Logistic growth in discrete time

A reminder that the recursion is

\[ n(t+1) = \left(1 + r\left(1-\frac{n(t)}{K}\right)\right)n(t), \]

where \(r\) is the intrinsic growth rate and \(K\) the carrying capacity.

We can define the right-hand side as \(f(n)\) for convenience,

\[ f(n) = n \left(1 + r\left(1 - \frac{n}{K}\right)\right). \]

We first take the derivative of \(f\) with respect to \(n\)

\[ f'(n) = 1 + r - 2 r \frac{n}{K} \]

Then we plug in the equilirbium value of interest, \(n=K\)

\[ \begin{aligned} f'(K) &= 1 + r - 2 r \\ &= 1 - r \end{aligned} \]

This will be negative when \(r > 1\), creating oscillations.

The equilibrium will be stable when \(-1 < 1 - r < 1 \implies 0 < r < 2\).

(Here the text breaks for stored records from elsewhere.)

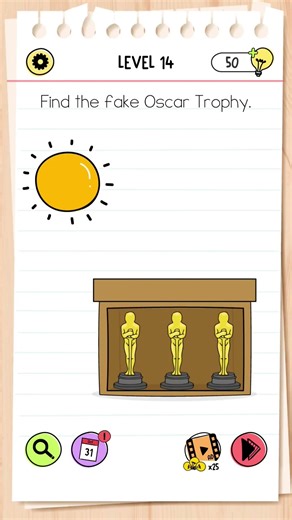 Find The Fake Oscar Trophy 🏆? Brain Test (AS) Level :- 14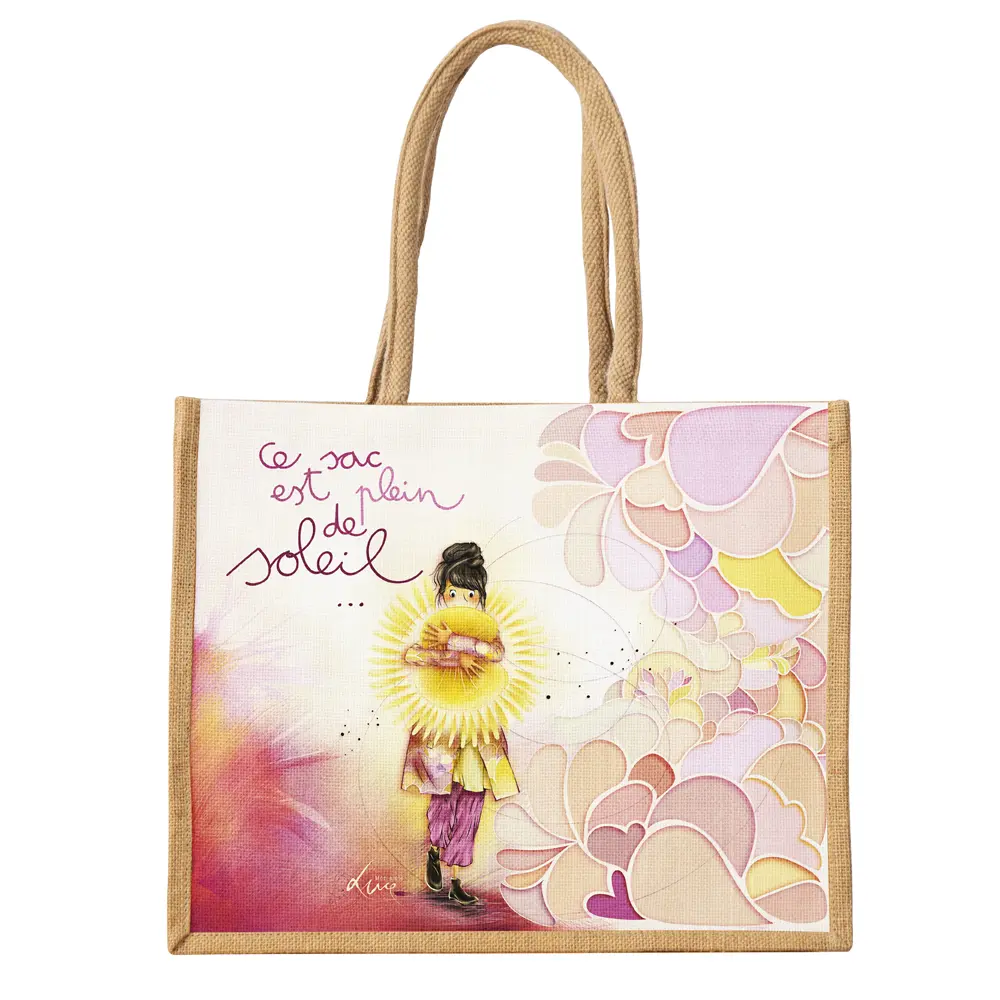 SAC 004 - Cabas petit format "Ce sac est plein de soleil"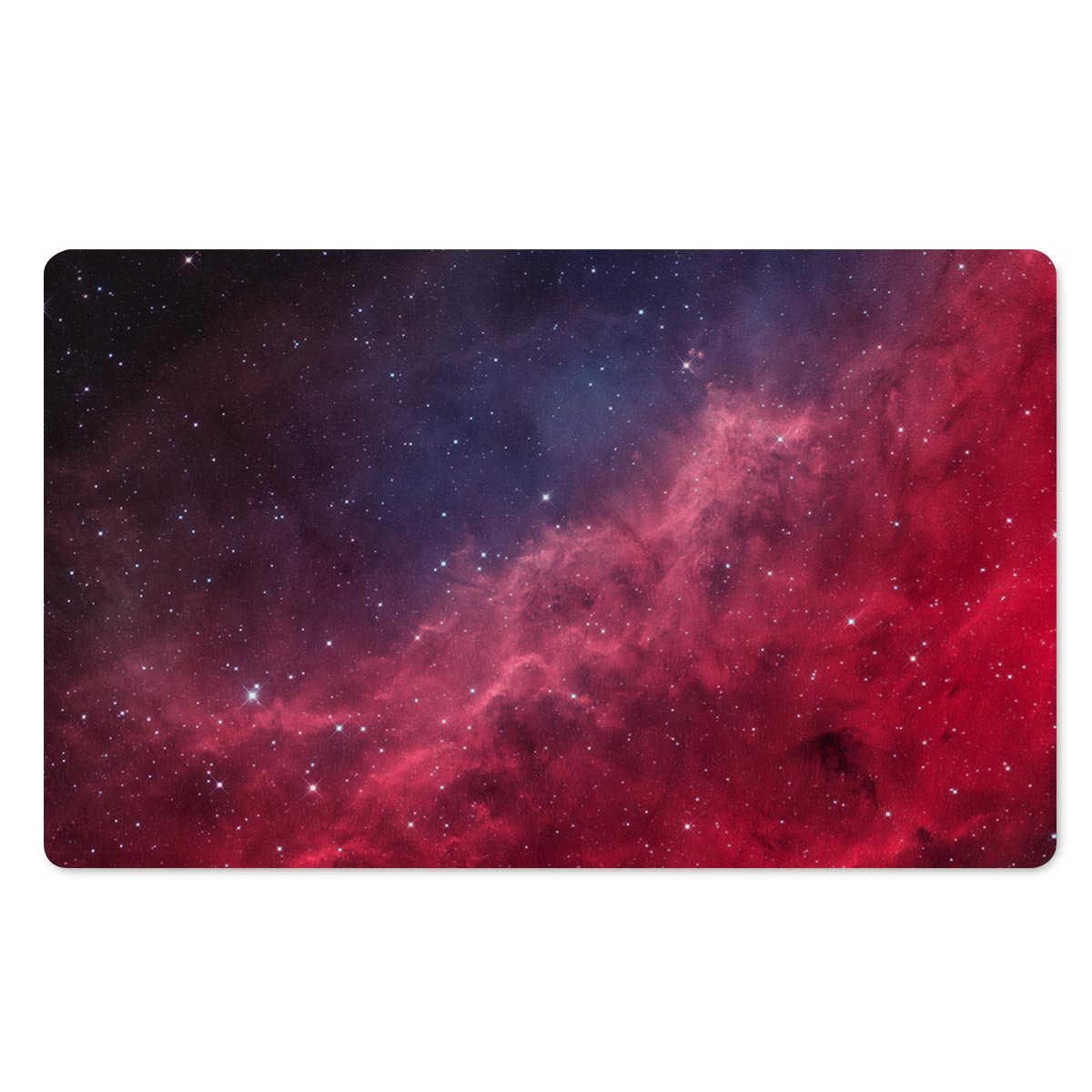 Red Cosmic Galaxy Space Door Mat-grizzshop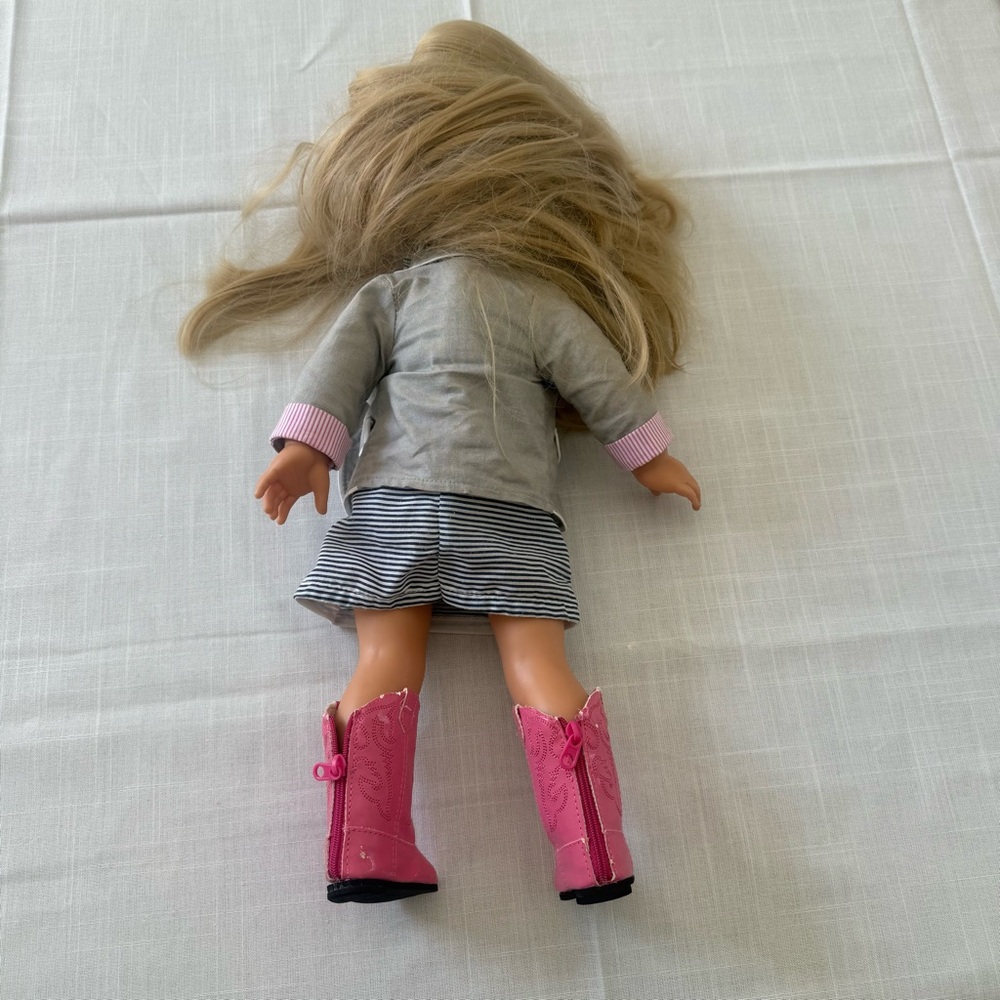 Pottery Barn Kids by Gotz 18" Doll Blonde Hair Blue Eyes Gift Collectible - Picture 9 of 9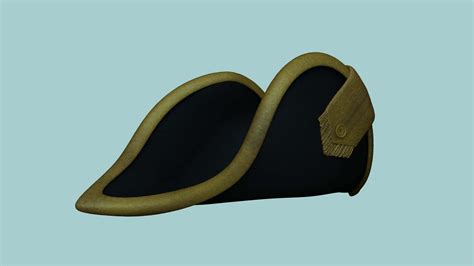 Pirate Hat 02 - Barbossa Hat - Corsair Version 3D Model by gsommer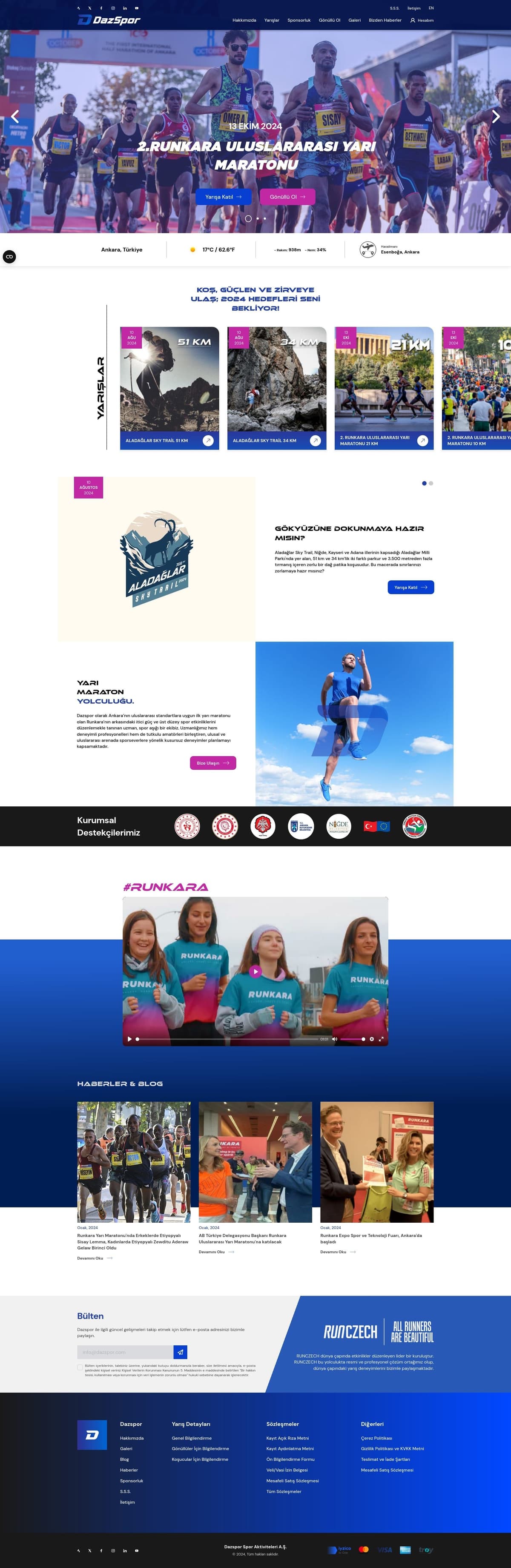 Dazspor Etkinlik Yönetim Sistemi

This is consistent with what we've seen in cob-web plots, which you can verify by playing with the parameter values at the top of the code below.

from sympy import *
import numpy as np
import matplotlib.pyplot as plt

# parameter values
r = 0.5 #growth rate
K = 1000 #carrying capacity

# Write out sympy equation
n = symbols('n') #define our variable n(t)
f = n*(1 + r*(1 - n/K)) #the recursion equation

# Compute function over a set of points in [0,2K] by 'lambdifying' sympy equation
x = np.linspace(0,2*K,100)
fy = lambdify(n, f)(x)

# Build function for generating figure
def plot_n(x,fy):
    fig, ax = plt.subplots()
    ax.plot(x, fy, color='black') #n_{t+1} as function of n_t
    ax.plot(x, x, color='black', linestyle='--') #1:1 line for reference
    ax.set_xlim(0,2*K)
    ax.set_ylim(0,2*K)
    ax.set_xlabel("population size at $t$, $n(t)$")
    ax.set_ylabel("population size at $t+1$, $n(t+1)$")
    return ax

# Plot figure
ax = plot_n(x,fy)

# make generator
def nt(n0, r, K, max=oo):
    t, nnow, nnext = 0, n0, 0 #initial conditions
    while t < max:
        yield nnow, nnext #current value of n(t) and n(t+1)
        nnext = nnow*(1 + r*(1 - nnow/K)) #update n(t+1)
        yield nnow, nnext #current value of n(t) and n(t+1)
        nnow = nnext #update n(t)
        t += 1 #update t

# Initialize generator
nts = nt(n0=100, r=r, K=K, max=10)

# Compute x,y pairs by iterating through generator
ns = np.array([[x,y] for x,y in nts])

# Plot 'cobwebs'
ax.plot(ns[:,0], ns[:,1])

ax.set_title('r=%s'%r)

plt.show()

Problem

In continuous time the logistic growth model is

\[ \frac{\mathrm{d}n}{\mathrm{d}t} = n r \left(1 - \frac{n}{K}\right). \]

What are the equilibria and when are they stable? How do these answers differ in continuous vs discrete time?